*Texte à examiner:*
______

Naâma Asfari Prisonnier politique sahraoui

Il avait été enlevé chez l’un de ses amis à Laâyoune, dans les territoires occupés du Sahara occidental, le 7 novembre 2010, la veille du violent démantèlement par les autorités marocaines du camp de protestation organisé par la société civile sahraouie à Gdeim Izik. Défenseur des droits humains, militant du droit à l’autodétermination, Naâma Asfari, avec vingt-quatre de ses compagnons, avait été accusé des meurtres de plusieurs auxiliaires de police participant à cette opération répressive, alors qu’il ne se trouvait plus sur les lieux. En 2013, au terme d’un procès inique, un tribunal militaire avait condamné sans preuves ces activistes à des peines allant de vingt ans de prison à la perpétuité. Trois ans plus tard, ce verdict était annulé en vertu d’une réforme interdisant la comparution de civils devant une juridiction militaire. Surtout, le Comité de l’ONU contre la torture condamnait le Maroc dans le dossier Asfari en pointant une condamnation prononcée sur la base d’aveux extorqués sous la torture. Trois ans plus tard, nouveau procès, civil cette fois, et nouvelle mascarade judiciaire. Verdict : trente ans de prison pour Naâma Asfari et de lourdes peines pour ses camarades. Tous clament leur innocence.

Comment allez-vous ? Quelles sont vos conditions de détention ?

Naâma Asfari Le défi, surtout, c’est de ne pas les aider à remplir leur objectif, qui est de nous mettre sous pression jusqu’à la dépression, jusqu’à la destruction psychique. Nous essayons de faire du sport tous les jours, je trouve refuge dans la lecture. Je suis incarcéré dans une petite cellule de neuf mètres carrés : avec le temps et un peu d’imagination, je me la représente comme une villa. Nous sommes dans des cellules individuelles, heureusement. L’avantage, c’est que j’avais des livres en arrivant ici, mais je ne peux, hélas, en recevoir de nouveaux. Je n’ai pas reçu de visite depuis deux ans, et les livres que mon épouse m’a envoyés par la poste lui ont été retournés. Nous avons deux sorties par jour dans la cour : une heure le matin, une heure l’après-midi, et là nous restons entre nous, les six détenus politiques sahraouis. Nous n’avons pas le droit de rencontrer les autres prisonniers. Ça, c’est difficile, ce genre d’isolement. Mais on arrive à se débrouiller : nous formons une petite communauté. Je fais des footings, de la gymnastique, à l’extérieur ou dans la cellule : c’est la seule façon d’entretenir une relation avec mon corps. La lecture et le sport m’aident à tenir, à préserver ma mémoire, c’est un travail sur moi-même. J’essaie de vivre cette expérience comme un résistant luttant pour des convictions, pour un but que personne ne peut m’arracher. Cette expérience intérieure de la liberté, c’est ça qui me donne de la force et qui donne ici un sens à la vie. Je cultive la conscience des raisons qui m’ont conduit ici : je suis là parce que je lutte pour ma liberté et celle des autres. Ce n’est pas une question ordinaire, c’est une question existentielle.

______

*Jeu de données:*
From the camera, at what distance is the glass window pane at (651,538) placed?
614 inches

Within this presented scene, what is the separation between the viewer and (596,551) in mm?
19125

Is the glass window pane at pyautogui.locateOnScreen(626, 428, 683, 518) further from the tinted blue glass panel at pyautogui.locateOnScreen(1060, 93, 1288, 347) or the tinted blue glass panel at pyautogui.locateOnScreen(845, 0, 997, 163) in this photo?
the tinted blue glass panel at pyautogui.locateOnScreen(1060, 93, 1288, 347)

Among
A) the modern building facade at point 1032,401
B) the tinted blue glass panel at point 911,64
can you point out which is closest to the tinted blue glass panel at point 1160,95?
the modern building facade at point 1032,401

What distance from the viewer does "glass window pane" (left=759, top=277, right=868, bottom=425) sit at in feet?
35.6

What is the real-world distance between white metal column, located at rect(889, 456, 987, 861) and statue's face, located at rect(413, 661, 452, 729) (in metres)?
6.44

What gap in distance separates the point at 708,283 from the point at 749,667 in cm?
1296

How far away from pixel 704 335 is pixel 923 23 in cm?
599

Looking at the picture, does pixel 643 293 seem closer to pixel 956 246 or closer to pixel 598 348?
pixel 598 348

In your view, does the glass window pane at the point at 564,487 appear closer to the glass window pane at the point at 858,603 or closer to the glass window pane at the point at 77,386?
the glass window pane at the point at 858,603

______

*Mise en pratique:*
1. D'après le texte sur Naâma Asfari, quelle est la superficie de sa cellule ?
2. Écrivez la suite du texte sur Naâma Asfari à partir de sa dernière phrase.

*Réponses par tâche:*
1. Neuf mètres carrés.

2.
Quels échos du monde vous parviennent-ils dans votre prison ?

Naâma Asfari Il y a la télévision, mais elle ne diffuse que les chaînes marocaines. Mon épouse, Claude, me raconte beaucoup de choses au téléphone, elle est ma fenêtre sur le monde. Elle est comme mon prolongement dans le monde extérieur. Je sais que nous sommes engagés dans un combat qui nous dépasse comme personnes. En défendant ma liberté, je mets en cause un système autoritaire qui perpétue une occupation illégale. Mon combat pour la liberté peut aider l’autre, mon ennemi.

Comment gardez-vous foi dans cette lutte, alors que le conflit au Sahara occidental s’enlise depuis plusieurs décennies ?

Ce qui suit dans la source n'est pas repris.